Po przebiegnięciu około stu metrów i obejściu przeszkadzającego mu ogrodzenia naoczny świadek przeżył prawdziwy szok. Niedaleko znajdował się obiekt podobny do elipsy. Oświetlony uliczną latarnią obiekt nie poruszył się, a jedynie nadal wydawał buczenie. Karjakin nagle poczuł dziwny opór, który uniemożliwił mu zbliżenie się do mechanizmu, tak niepodobne do niczego, co widział wcześniej. Nagle buczenie zmieniło się w głośny gwizd, obiekt wyemitował białą poświatę i zaczął się unosić. Osiągnąwszy wysokość, zaczął powoli przesuwać się w kierunku lasu i nagle zniknął natychmiast, jakby nigdy nie istniał. Pod naciskiem naukowców Karjakin przeszedł pełne badanie. Jednak lekarzom nie udało się zidentyfikować żadnych problemów ze wzrokiem: ani śladu zaburzenia psychicznego.

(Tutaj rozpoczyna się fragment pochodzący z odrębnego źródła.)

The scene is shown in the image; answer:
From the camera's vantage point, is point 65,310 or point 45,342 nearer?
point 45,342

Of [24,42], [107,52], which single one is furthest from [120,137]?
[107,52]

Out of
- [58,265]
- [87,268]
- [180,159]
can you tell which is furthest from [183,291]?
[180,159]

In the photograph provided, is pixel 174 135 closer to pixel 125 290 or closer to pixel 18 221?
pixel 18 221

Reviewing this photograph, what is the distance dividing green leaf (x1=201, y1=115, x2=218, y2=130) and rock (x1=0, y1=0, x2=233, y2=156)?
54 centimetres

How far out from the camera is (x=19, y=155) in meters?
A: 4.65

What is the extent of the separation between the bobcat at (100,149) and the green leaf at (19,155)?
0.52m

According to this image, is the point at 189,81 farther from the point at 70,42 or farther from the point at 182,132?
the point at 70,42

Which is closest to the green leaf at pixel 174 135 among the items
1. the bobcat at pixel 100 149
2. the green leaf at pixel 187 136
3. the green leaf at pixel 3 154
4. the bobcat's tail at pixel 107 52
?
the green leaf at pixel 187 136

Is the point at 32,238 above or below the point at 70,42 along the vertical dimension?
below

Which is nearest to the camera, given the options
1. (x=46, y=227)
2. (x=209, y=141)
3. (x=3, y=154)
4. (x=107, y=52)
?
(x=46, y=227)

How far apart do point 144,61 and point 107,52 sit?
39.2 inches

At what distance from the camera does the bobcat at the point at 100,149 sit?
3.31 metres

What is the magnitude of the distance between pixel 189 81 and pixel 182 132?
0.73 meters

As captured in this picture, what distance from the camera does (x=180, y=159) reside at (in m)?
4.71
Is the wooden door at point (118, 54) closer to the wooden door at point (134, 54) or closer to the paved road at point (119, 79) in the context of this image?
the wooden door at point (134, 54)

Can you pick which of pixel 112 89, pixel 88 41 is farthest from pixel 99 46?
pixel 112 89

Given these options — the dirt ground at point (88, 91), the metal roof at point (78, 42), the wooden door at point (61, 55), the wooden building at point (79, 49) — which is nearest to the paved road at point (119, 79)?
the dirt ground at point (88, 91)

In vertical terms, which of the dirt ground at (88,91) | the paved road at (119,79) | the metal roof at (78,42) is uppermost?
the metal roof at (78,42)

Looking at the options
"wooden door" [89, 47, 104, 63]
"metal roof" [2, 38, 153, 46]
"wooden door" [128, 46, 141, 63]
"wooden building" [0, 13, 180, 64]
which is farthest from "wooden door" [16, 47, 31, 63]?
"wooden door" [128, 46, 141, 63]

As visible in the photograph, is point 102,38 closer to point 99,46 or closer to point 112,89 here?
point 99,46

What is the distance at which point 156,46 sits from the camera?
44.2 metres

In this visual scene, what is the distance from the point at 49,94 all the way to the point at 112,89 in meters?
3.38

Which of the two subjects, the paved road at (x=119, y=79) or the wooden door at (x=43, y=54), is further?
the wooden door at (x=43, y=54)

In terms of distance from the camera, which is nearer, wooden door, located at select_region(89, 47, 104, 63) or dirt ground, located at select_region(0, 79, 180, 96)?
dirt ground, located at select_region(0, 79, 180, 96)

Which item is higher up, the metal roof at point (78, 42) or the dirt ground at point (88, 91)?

Testowanie na konkretnym sprzęcie okazało się bezużyteczne, żadnych odchyleń, nawet zmienionego tła promieniowania. Dopiero biochemiczne badanie krwi wykazało podwyższony poziom leukocytów, co jednak tłumaczono obecnością przeziębienia w Karjakin.

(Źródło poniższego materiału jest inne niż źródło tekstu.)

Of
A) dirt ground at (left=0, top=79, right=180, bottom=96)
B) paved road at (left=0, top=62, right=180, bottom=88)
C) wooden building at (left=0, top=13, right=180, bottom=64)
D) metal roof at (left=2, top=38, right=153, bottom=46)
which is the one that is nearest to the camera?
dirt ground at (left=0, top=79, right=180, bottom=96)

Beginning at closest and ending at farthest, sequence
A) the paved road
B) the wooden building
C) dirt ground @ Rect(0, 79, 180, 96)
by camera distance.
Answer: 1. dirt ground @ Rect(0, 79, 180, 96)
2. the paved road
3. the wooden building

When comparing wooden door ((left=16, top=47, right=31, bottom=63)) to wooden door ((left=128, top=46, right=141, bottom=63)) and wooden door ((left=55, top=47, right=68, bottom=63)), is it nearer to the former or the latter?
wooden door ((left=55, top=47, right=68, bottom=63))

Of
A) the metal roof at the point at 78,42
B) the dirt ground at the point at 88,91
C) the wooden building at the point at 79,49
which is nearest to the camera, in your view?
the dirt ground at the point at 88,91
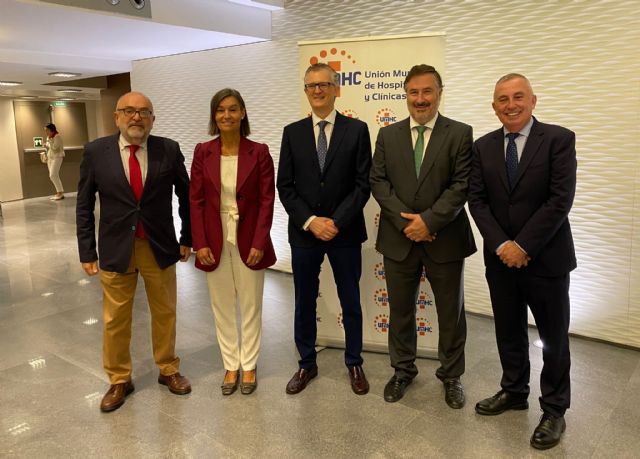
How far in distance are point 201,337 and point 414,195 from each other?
2.32 metres

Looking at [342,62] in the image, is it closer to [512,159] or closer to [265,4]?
[512,159]

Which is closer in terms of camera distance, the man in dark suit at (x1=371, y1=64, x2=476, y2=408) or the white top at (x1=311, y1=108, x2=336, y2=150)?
the man in dark suit at (x1=371, y1=64, x2=476, y2=408)

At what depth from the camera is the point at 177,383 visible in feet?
11.3

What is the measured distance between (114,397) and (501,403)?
2341mm

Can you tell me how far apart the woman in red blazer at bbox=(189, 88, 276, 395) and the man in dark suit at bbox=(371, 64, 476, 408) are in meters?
0.71

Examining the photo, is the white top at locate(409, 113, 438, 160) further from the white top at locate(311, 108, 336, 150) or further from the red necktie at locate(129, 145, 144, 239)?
the red necktie at locate(129, 145, 144, 239)

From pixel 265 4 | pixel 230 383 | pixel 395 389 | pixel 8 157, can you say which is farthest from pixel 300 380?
pixel 8 157

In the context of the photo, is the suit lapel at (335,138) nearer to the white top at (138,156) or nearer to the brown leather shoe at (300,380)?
the white top at (138,156)

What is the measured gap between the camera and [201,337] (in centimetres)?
440

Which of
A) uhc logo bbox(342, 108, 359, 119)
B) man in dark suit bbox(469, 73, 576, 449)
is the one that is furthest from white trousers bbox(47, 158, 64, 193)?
man in dark suit bbox(469, 73, 576, 449)

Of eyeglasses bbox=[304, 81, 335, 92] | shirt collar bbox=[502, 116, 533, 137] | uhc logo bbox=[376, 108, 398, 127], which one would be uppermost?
eyeglasses bbox=[304, 81, 335, 92]

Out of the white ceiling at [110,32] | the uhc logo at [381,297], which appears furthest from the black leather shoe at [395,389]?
the white ceiling at [110,32]

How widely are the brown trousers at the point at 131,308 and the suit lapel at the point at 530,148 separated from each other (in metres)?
2.15

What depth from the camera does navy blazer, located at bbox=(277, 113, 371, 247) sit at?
3.17 metres
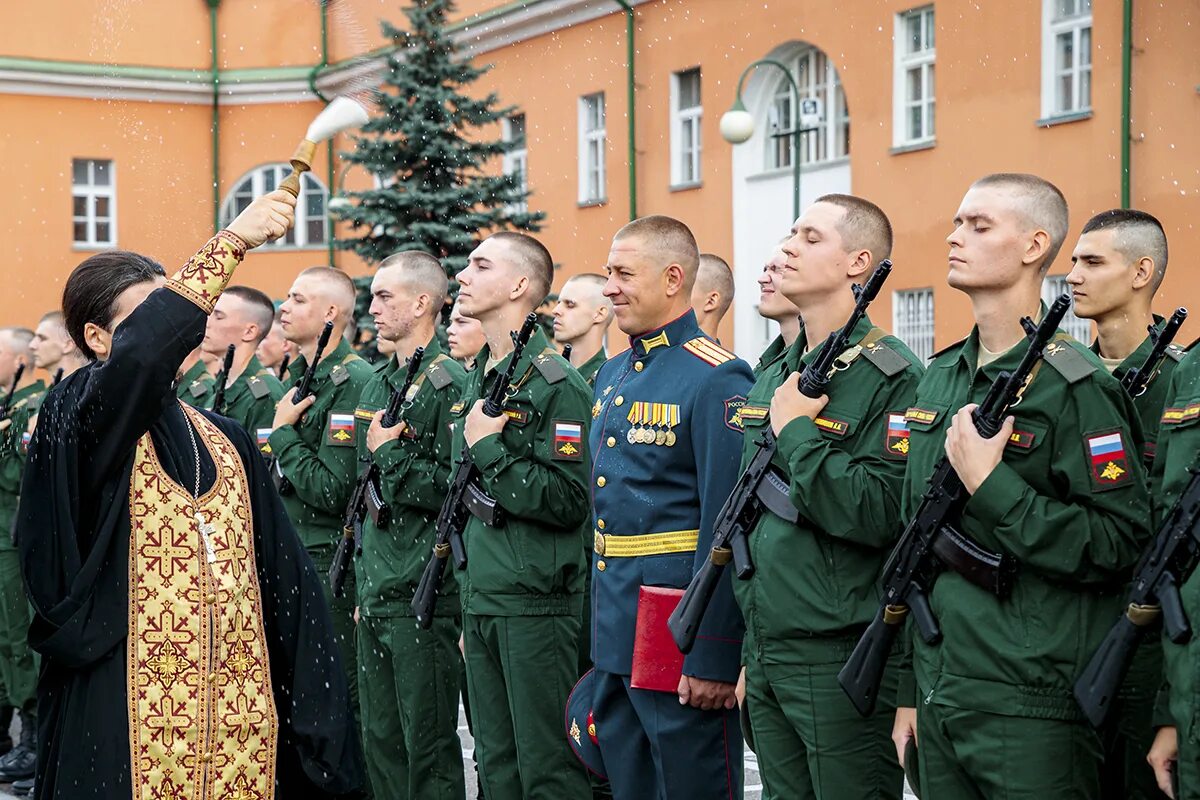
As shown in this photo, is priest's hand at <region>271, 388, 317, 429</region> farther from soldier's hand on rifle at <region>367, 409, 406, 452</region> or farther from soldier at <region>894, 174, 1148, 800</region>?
soldier at <region>894, 174, 1148, 800</region>

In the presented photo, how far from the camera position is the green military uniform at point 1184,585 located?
4.24 m

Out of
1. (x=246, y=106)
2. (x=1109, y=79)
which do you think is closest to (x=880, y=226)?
(x=1109, y=79)

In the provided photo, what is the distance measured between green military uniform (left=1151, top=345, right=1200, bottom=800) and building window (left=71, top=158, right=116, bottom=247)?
1201 inches

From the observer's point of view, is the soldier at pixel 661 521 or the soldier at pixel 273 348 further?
the soldier at pixel 273 348

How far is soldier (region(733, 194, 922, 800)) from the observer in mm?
4973

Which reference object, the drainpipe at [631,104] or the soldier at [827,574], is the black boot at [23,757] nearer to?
the soldier at [827,574]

A jaki jest wynik końcowy?

Stosunek mieszkańców ZSRR do przybyszów był inny niż na Zachodzie. Człowiek wychowany w duchu sowieckim na początku lat 80. wierzył, że wszystkie racjonalne formy życia muszą wcześniej czy później dojść do komunizmu i wysokich humanistycznych ideałów, a zatem nieuchronnie okażą się przyjaciółmi i pomocnikami ludzkości. Niemniej jednak raporty ufologów w KGB zostały przyjęte z należytą uwagą i stały się częścią gigantycznego zestawu informacji o wszystkim tajemniczym, które potężny wydział starannie zebrał. Nie wiadomo, do jakich wniosków i decyzji doszło KGB, choć zawsze traktowało wszystko poważnie i być może nawet przygotowywało się do kontaktu z pozaziemskimi wywiadami. Niestety, nigdy się tego nie dowiemy, bo po 10 latach ZSRR upadł, a wiele projektów i dokumentów zostało bezpowrotnie utraconych, choć z czasem może się coś odkryć. Przypadki obserwacji UFO trwają do dziś i nie wiadomo, do czego to doprowadzi. Prawdopodobnie naprawdę do kontaktu z pozaziemską cywilizacją.

Ale jak obcy, którzy posiadają niezmiernie potężniejsze technologie, zareagują na swoich mniejszych braci? W końcu wiara w przyszły humanizm już wyparowała w samej ludzkości. A co jeśli jesteśmy tylko ciekawym eksperymentem lub możliwym źródłem do kolonizacji? Ale w każdym razie musimy przygotować się na różne zwroty losu.